WORK TO BE COMPLETED:
Rewrite everything from the first of the lines below down to the line containing "83.4 meters" as a Markdown table with two columns, Row and Entry. Number each line in Row and leave out blank lines.

MATERIAL FOR THIS EXERCISE:
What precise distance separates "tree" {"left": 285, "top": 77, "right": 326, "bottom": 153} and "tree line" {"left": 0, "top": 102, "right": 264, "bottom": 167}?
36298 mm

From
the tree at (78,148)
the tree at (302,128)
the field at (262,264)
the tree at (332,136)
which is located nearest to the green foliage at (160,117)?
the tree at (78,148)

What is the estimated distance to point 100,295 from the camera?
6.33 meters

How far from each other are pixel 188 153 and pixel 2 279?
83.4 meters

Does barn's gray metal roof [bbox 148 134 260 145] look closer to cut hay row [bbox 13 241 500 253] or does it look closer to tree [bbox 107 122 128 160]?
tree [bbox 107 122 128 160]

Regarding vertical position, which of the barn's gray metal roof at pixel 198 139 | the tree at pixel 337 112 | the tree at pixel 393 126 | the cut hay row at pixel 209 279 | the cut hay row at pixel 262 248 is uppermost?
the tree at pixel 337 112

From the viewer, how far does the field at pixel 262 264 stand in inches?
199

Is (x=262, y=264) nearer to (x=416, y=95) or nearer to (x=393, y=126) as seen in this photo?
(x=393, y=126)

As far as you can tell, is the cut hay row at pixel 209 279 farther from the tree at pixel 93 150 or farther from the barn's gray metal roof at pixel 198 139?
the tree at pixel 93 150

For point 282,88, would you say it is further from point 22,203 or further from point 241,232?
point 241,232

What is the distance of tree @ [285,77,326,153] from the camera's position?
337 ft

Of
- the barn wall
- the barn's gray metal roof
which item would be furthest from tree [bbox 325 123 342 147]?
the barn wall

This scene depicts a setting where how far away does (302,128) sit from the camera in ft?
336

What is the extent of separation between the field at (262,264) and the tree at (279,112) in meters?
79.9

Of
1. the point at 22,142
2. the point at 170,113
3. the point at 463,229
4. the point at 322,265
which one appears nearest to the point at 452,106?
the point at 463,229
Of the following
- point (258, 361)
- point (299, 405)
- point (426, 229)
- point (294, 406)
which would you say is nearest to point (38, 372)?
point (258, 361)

COMPLETE ANSWER:
| Row | Entry |
|---|---|
| 1 | What precise distance separates "tree" {"left": 285, "top": 77, "right": 326, "bottom": 153} and "tree line" {"left": 0, "top": 102, "right": 264, "bottom": 167}? |
| 2 | 36298 mm |
| 3 | From |
| 4 | the tree at (78,148) |
| 5 | the tree at (302,128) |
| 6 | the field at (262,264) |
| 7 | the tree at (332,136) |
| 8 | which is located nearest to the green foliage at (160,117)? |
| 9 | the tree at (78,148) |
| 10 | What is the estimated distance to point 100,295 from the camera? |
| 11 | 6.33 meters |
| 12 | How far from each other are pixel 188 153 and pixel 2 279? |
| 13 | 83.4 meters |